Но чирканья спички я не услышал и дымного запаха не уловил. Вернувшись, будто из-за театрального занавеса, мама закурила при нас. Папироса дрожала у нее между пальцами:
— А когда надо ехать?
— Эшелон отправляется завтра утром. Совсем рано… Чемодан за дверью. И сумка… Мы договорились, что Нина Филипповна подъедет завтра на рассвете, а я переберусь к сыну сегодня вечером.
— Мы вам поможем! — от волнения слишком бодро и деловито предложила мама. И, кроша табак, ввинтила папиросу в пепельницу.
Сын Александры Евгеньевны жил на шестом этаже.
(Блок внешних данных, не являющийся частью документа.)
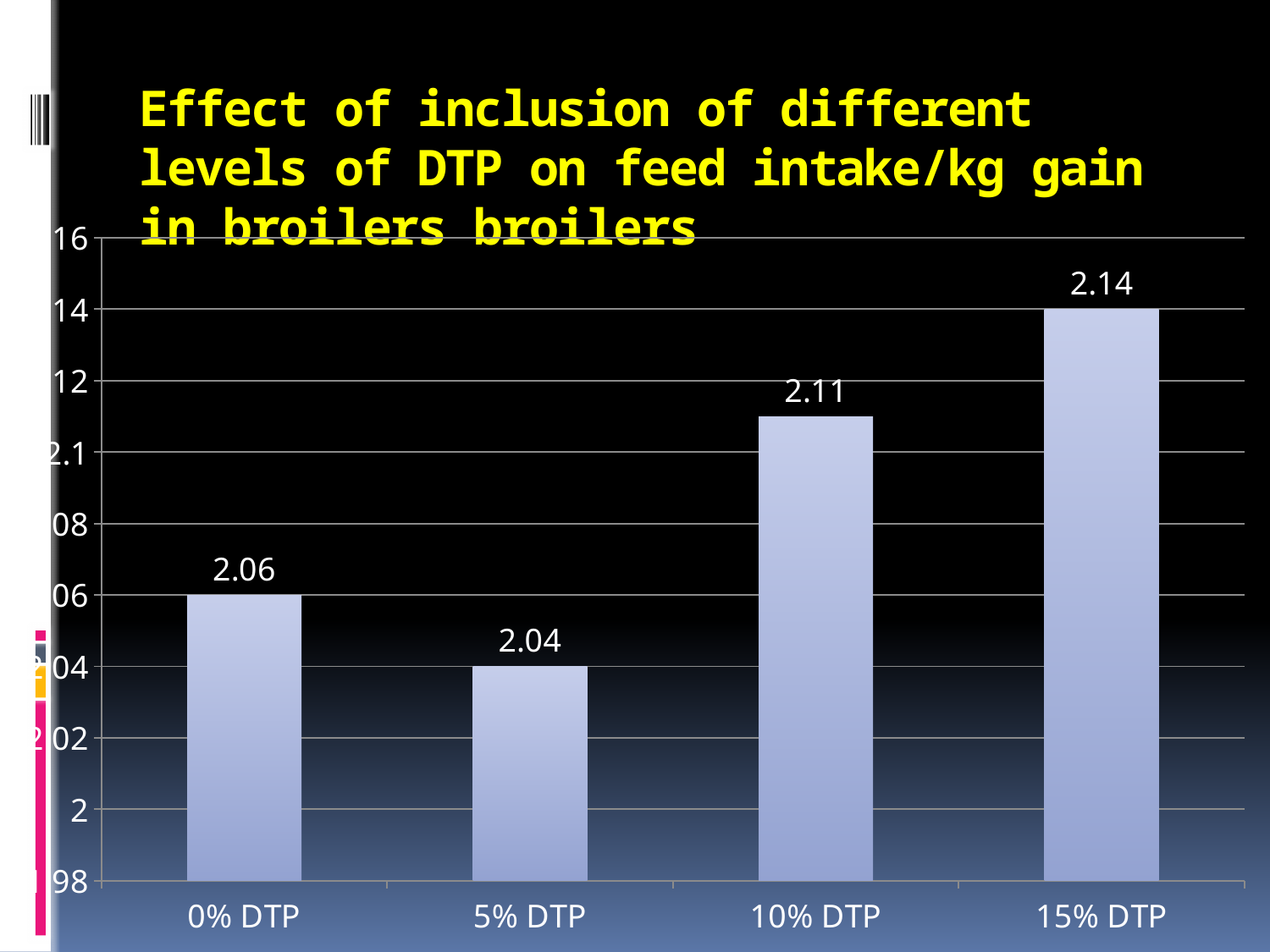
What is the feed intake/kg gain value for 10% DTP? 2.11 Is the value for 15% DTP greater or less than 2.1? greater What is the difference between the values for 10% DTP and 0% DTP? 0.05 Which DTP level has the highest feed intake/kg gain? 15% DTP Which is larger, the value for 0% DTP or the value for 5% DTP? 0% DTP How many DTP levels are shown on the chart? 4 What is the title of the chart? Effect of inclusion of different levels of DTP on feed intake/kg gain in broilers broilers What is the value shown for 5% DTP? 2.04 Which DTP level has the lowest feed intake/kg gain? 5% DTP What is the value shown for 0% DTP? 2.06 What kind of chart is shown on the slide? Bar chart What is the difference between the values for 15% DTP and 5% DTP? 0.1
А лифт не работал.
Мама преодолевала лестницу с нарочитой усталостью, отдыхая на каждой площадке: она не торопилась расставаться с Александрой Евгеньевной. Хотя каждую остановку использовала для того, чтобы чем-то ее порадовать.
— Не было бы счастья, да несчастье помогло, — сказала она на втором или третьем этаже, — Конечно, эвакуацию счастьем не назовешь. Но возвращение к блудному сыну… который, как выяснилось, и не был блудным… Он был, я думаю, закрученным суетой. А война многое раскручивает, обнажает. Вот и удалось разглядеть…
Отдыхая на другом этаже, она добавила:
— В дни испытаний к нам иногда протягивается та рука, от которой мы помощи вовсе не ожидали. А та, от которой ожидали, бывает, прячется за спиной или в кармане.
Александра Евгеньевна покидала нас с тяжелым чувством, но с легким багажом. Ее чемодан и сумка были у меня в руках.
Покидать нас ей было стыдно, мучительно, но воссоединиться с вновь обретенным сыном так хотелось, что путь на шестой этаж казался ей вознесением к новой жизни.
«Тяжесть и легкость, радость и грусть… Они не размыкают рук для того, чтобы человек не был ни безнадежно несчастным, ни безнадежно счастливым» — так ныне, через десятилетия после того осеннего вечера сорок первого года, размышляю я. Точней, восстанавливаю в памяти давнее, но нестареющее убеждение Александры Евгеньевны, высказанное ею еще в мирное время.
Звонок не работал… Но на первый же легкий стук Александры Евгеньевны откликнулась молодая женщина — очень доверчивая, потому что она даже не спросила из-за двери: «Кто там?» Я понял, что это жена сына Александры Евгеньевны, и сразу успокоился: выражение лица у женщины было такое, будто она работала в «Скорой помощи» и прежде всего хотела узнать, что с вами случилось и в чем вы нуждаетесь. Мама тоже расслабилась: женщине с таким лицом она могла доверить Александру Евгеньевну.
— Заходите… Заходите, пожалуйста!
Женщина даже попыталась схватиться за ручку чемодана. Но этого я не позволил!
Она провела нас в комнату, похожую на все комнаты той поры. Их вид определяли не шкафы и комоды, которые были, конечно, разными, а приметы опасности и тревоги. Окно было, как и у нас, занавешено, но только шерстяным пледом.
На стене я увидел фотографию молодого мужчины, добрая задумчивость которого напомнила мне проницательное сияние Александры Евгеньевны. «Похож!» — молча, но с удовлетворением констатировала мама, переводя взгляд с портрета на Александру Евгеньевну.
— Это мой муж, — сообщила женщина. — Он сейчас где-то под Ленинградом.
— А где Валерий? — схватившись за спинку стула, спросила Александра Евгеньевна.